--- DATA SUPPLIED ---
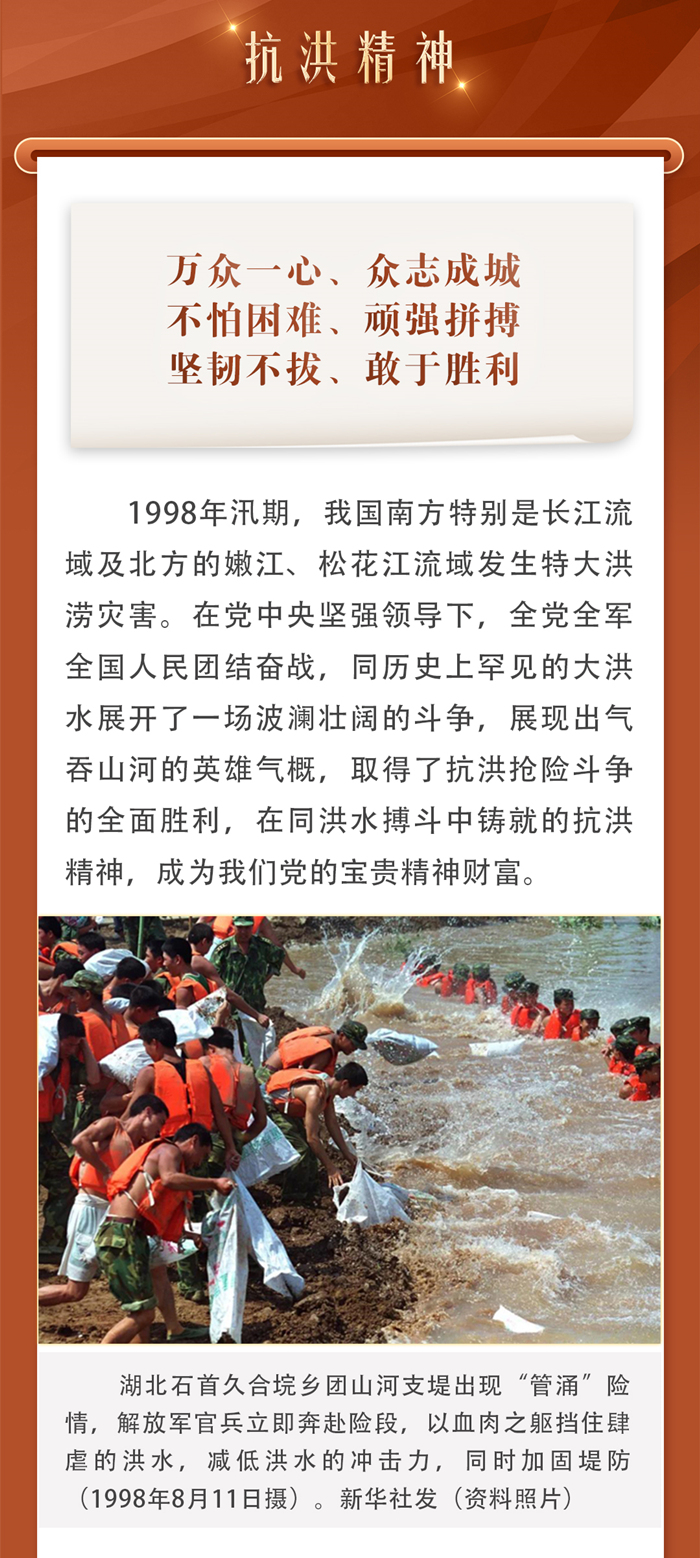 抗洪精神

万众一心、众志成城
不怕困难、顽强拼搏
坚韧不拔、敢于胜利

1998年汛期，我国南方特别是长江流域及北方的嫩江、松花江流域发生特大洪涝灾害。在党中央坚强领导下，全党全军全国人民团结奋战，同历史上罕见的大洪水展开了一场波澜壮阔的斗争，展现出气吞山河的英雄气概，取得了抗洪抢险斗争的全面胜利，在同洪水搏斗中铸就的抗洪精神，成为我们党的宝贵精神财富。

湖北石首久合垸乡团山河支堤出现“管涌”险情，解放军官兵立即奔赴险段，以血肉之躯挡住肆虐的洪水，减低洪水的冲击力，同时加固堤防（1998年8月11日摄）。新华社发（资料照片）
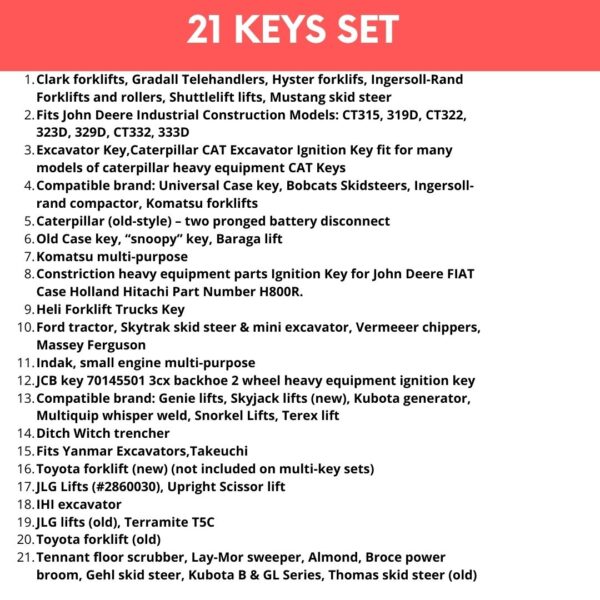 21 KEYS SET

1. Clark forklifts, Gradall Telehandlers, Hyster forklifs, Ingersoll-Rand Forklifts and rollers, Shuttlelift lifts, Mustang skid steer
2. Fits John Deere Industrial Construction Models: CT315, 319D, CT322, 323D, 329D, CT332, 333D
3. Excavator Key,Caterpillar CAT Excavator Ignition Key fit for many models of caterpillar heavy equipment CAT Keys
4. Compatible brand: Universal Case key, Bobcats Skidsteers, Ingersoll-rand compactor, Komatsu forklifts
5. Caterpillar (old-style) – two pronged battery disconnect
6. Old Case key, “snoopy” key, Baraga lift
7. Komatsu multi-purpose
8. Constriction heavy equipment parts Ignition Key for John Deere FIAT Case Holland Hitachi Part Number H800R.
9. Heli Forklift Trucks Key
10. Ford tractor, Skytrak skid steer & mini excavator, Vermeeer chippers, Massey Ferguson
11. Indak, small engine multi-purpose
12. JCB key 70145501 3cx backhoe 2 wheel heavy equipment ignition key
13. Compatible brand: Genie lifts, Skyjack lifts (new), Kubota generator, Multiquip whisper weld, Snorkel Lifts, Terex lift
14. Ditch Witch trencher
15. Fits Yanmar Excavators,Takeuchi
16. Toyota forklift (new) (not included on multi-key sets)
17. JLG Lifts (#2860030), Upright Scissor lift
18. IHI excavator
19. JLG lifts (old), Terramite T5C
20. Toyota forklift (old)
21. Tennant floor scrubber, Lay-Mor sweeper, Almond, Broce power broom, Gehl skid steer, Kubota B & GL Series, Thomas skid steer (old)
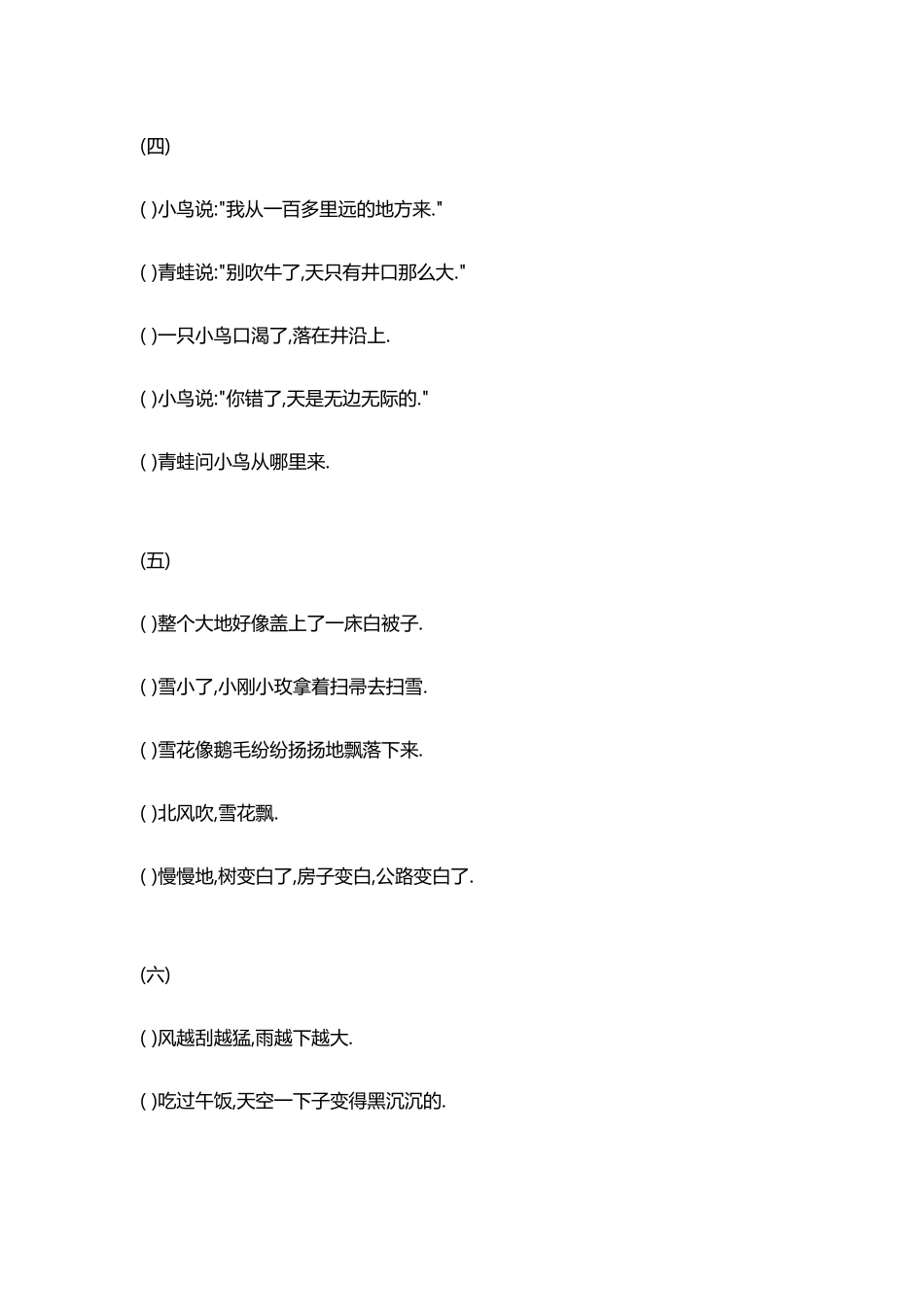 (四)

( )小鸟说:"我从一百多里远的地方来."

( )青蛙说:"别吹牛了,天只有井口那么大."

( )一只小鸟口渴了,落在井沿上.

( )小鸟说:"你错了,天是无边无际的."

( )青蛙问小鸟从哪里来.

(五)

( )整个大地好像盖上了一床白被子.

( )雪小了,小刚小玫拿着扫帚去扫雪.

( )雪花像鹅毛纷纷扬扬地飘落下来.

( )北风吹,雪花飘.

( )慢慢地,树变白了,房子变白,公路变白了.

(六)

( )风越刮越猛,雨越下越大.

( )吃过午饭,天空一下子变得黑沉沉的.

--- YOUR OBJECTIVE ---
Return exactly the line containing "14. Ditch Witch trencher" and every line after it, up to and including the final line of the entries above. Pictures stay out.

--- TASK SOLUTION ---
14. Ditch Witch trencher
15. Fits Yanmar Excavators,Takeuchi
16. Toyota forklift (new) (not included on multi-key sets)
17. JLG Lifts (#2860030), Upright Scissor lift
18. IHI excavator
19. JLG lifts (old), Terramite T5C
20. Toyota forklift (old)
21. Tennant floor scrubber, Lay-Mor sweeper, Almond, Broce power broom, Gehl skid steer, Kubota B & GL Series, Thomas skid steer (old)
 (四)

( )小鸟说:"我从一百多里远的地方来."

( )青蛙说:"别吹牛了,天只有井口那么大."

( )一只小鸟口渴了,落在井沿上.

( )小鸟说:"你错了,天是无边无际的."

( )青蛙问小鸟从哪里来.

(五)

( )整个大地好像盖上了一床白被子.

( )雪小了,小刚小玫拿着扫帚去扫雪.

( )雪花像鹅毛纷纷扬扬地飘落下来.

( )北风吹,雪花飘.

( )慢慢地,树变白了,房子变白,公路变白了.

(六)

( )风越刮越猛,雨越下越大.

( )吃过午饭,天空一下子变得黑沉沉的.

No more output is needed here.